Collected data entries
↓

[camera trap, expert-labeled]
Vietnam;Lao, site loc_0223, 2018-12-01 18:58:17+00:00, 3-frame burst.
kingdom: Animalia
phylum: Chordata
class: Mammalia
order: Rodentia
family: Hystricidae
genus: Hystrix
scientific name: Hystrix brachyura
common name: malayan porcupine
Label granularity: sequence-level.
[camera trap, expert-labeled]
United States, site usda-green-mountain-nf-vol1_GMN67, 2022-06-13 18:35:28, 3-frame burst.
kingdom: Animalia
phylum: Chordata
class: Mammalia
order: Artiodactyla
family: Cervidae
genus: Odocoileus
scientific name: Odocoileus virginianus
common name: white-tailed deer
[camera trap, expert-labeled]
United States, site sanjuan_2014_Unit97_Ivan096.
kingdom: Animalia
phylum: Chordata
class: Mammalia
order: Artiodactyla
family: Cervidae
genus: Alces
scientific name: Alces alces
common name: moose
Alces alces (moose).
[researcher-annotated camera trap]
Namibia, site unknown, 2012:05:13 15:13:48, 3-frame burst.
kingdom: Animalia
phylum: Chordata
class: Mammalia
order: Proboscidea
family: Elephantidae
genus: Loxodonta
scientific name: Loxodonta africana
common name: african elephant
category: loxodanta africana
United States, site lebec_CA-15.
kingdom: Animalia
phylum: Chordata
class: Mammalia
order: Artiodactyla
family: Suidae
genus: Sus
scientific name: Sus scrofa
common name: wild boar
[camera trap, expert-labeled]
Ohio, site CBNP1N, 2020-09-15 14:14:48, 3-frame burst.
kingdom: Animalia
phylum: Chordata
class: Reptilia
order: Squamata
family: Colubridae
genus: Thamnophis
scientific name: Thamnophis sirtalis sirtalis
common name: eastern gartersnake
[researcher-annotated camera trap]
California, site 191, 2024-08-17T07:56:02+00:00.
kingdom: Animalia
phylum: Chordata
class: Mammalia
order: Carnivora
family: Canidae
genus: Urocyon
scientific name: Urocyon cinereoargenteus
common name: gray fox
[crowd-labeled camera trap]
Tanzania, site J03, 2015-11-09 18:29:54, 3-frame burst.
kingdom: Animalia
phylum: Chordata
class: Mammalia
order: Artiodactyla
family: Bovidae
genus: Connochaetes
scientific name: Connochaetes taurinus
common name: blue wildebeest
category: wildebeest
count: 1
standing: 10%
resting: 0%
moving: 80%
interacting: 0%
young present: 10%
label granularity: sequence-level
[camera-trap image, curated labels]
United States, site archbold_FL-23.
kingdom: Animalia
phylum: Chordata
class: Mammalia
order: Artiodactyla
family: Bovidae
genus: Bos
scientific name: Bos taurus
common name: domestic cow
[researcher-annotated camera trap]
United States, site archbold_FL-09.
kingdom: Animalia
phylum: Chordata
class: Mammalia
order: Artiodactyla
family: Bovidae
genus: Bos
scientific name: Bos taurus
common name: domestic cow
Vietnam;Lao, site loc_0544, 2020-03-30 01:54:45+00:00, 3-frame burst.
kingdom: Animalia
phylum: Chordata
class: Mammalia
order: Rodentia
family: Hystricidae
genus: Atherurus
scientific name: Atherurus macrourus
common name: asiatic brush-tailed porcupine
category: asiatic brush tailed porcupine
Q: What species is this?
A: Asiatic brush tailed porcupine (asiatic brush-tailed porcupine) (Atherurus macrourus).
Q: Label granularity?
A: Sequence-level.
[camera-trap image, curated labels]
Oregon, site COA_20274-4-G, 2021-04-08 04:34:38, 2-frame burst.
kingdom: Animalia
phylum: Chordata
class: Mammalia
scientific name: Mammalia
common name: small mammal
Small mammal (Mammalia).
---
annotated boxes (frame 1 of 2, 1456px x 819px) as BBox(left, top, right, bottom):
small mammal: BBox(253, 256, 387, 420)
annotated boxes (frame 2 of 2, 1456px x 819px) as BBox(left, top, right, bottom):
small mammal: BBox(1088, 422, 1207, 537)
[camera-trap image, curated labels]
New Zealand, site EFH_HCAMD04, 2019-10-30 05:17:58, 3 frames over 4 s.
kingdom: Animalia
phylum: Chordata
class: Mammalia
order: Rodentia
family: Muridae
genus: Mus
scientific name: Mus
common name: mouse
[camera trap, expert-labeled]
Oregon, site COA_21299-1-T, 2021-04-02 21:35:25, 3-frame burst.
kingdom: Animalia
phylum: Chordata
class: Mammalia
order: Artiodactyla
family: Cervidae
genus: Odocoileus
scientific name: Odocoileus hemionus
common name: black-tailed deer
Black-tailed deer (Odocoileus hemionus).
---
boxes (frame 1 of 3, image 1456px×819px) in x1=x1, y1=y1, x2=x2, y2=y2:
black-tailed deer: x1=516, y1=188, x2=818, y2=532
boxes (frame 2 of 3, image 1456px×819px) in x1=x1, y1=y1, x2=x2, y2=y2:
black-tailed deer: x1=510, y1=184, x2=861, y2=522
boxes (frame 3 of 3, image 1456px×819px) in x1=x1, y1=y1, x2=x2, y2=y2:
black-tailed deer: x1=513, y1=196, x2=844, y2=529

↑

WHAT TO PRODUCE: Exactly as they stand above, retype all of the records.

ANSWER FOR THE TASK:
[camera trap, expert-labeled]
Vietnam;Lao, site loc_0223, 2018-12-01 18:58:17+00:00, 3-frame burst.
kingdom: Animalia
phylum: Chordata
class: Mammalia
order: Rodentia
family: Hystricidae
genus: Hystrix
scientific name: Hystrix brachyura
common name: malayan porcupine
Label granularity: sequence-level.
[camera trap, expert-labeled]
United States, site usda-green-mountain-nf-vol1_GMN67, 2022-06-13 18:35:28, 3-frame burst.
kingdom: Animalia
phylum: Chordata
class: Mammalia
order: Artiodactyla
family: Cervidae
genus: Odocoileus
scientific name: Odocoileus virginianus
common name: white-tailed deer
[camera trap, expert-labeled]
United States, site sanjuan_2014_Unit97_Ivan096.
kingdom: Animalia
phylum: Chordata
class: Mammalia
order: Artiodactyla
family: Cervidae
genus: Alces
scientific name: Alces alces
common name: moose
Alces alces (moose).
[researcher-annotated camera trap]
Namibia, site unknown, 2012:05:13 15:13:48, 3-frame burst.
kingdom: Animalia
phylum: Chordata
class: Mammalia
order: Proboscidea
family: Elephantidae
genus: Loxodonta
scientific name: Loxodonta africana
common name: african elephant
category: loxodanta africana
United States, site lebec_CA-15.
kingdom: Animalia
phylum: Chordata
class: Mammalia
order: Artiodactyla
family: Suidae
genus: Sus
scientific name: Sus scrofa
common name: wild boar
[camera trap, expert-labeled]
Ohio, site CBNP1N, 2020-09-15 14:14:48, 3-frame burst.
kingdom: Animalia
phylum: Chordata
class: Reptilia
order: Squamata
family: Colubridae
genus: Thamnophis
scientific name: Thamnophis sirtalis sirtalis
common name: eastern gartersnake
[researcher-annotated camera trap]
California, site 191, 2024-08-17T07:56:02+00:00.
kingdom: Animalia
phylum: Chordata
class: Mammalia
order: Carnivora
family: Canidae
genus: Urocyon
scientific name: Urocyon cinereoargenteus
common name: gray fox
[crowd-labeled camera trap]
Tanzania, site J03, 2015-11-09 18:29:54, 3-frame burst.
kingdom: Animalia
phylum: Chordata
class: Mammalia
order: Artiodactyla
family: Bovidae
genus: Connochaetes
scientific name: Connochaetes taurinus
common name: blue wildebeest
category: wildebeest
count: 1
standing: 10%
resting: 0%
moving: 80%
interacting: 0%
young present: 10%
label granularity: sequence-level
[camera-trap image, curated labels]
United States, site archbold_FL-23.
kingdom: Animalia
phylum: Chordata
class: Mammalia
order: Artiodactyla
family: Bovidae
genus: Bos
scientific name: Bos taurus
common name: domestic cow
[researcher-annotated camera trap]
United States, site archbold_FL-09.
kingdom: Animalia
phylum: Chordata
class: Mammalia
order: Artiodactyla
family: Bovidae
genus: Bos
scientific name: Bos taurus
common name: domestic cow
Vietnam;Lao, site loc_0544, 2020-03-30 01:54:45+00:00, 3-frame burst.
kingdom: Animalia
phylum: Chordata
class: Mammalia
order: Rodentia
family: Hystricidae
genus: Atherurus
scientific name: Atherurus macrourus
common name: asiatic brush-tailed porcupine
category: asiatic brush tailed porcupine
Q: What species is this?
A: Asiatic brush tailed porcupine (asiatic brush-tailed porcupine) (Atherurus macrourus).
Q: Label granularity?
A: Sequence-level.
[camera-trap image, curated labels]
Oregon, site COA_20274-4-G, 2021-04-08 04:34:38, 2-frame burst.
kingdom: Animalia
phylum: Chordata
class: Mammalia
scientific name: Mammalia
common name: small mammal
Small mammal (Mammalia).
---
annotated boxes (frame 1 of 2, 1456px x 819px) as BBox(left, top, right, bottom):
small mammal: BBox(253, 256, 387, 420)
annotated boxes (frame 2 of 2, 1456px x 819px) as BBox(left, top, right, bottom):
small mammal: BBox(1088, 422, 1207, 537)
[camera-trap image, curated labels]
New Zealand, site EFH_HCAMD04, 2019-10-30 05:17:58, 3 frames over 4 s.
kingdom: Animalia
phylum: Chordata
class: Mammalia
order: Rodentia
family: Muridae
genus: Mus
scientific name: Mus
common name: mouse
[camera trap, expert-labeled]
Oregon, site COA_21299-1-T, 2021-04-02 21:35:25, 3-frame burst.
kingdom: Animalia
phylum: Chordata
class: Mammalia
order: Artiodactyla
family: Cervidae
genus: Odocoileus
scientific name: Odocoileus hemionus
common name: black-tailed deer
Black-tailed deer (Odocoileus hemionus).
---
boxes (frame 1 of 3, image 1456px×819px) in x1=x1, y1=y1, x2=x2, y2=y2:
black-tailed deer: x1=516, y1=188, x2=818, y2=532
boxes (frame 2 of 3, image 1456px×819px) in x1=x1, y1=y1, x2=x2, y2=y2:
black-tailed deer: x1=510, y1=184, x2=861, y2=522
boxes (frame 3 of 3, image 1456px×819px) in x1=x1, y1=y1, x2=x2, y2=y2:
black-tailed deer: x1=513, y1=196, x2=844, y2=529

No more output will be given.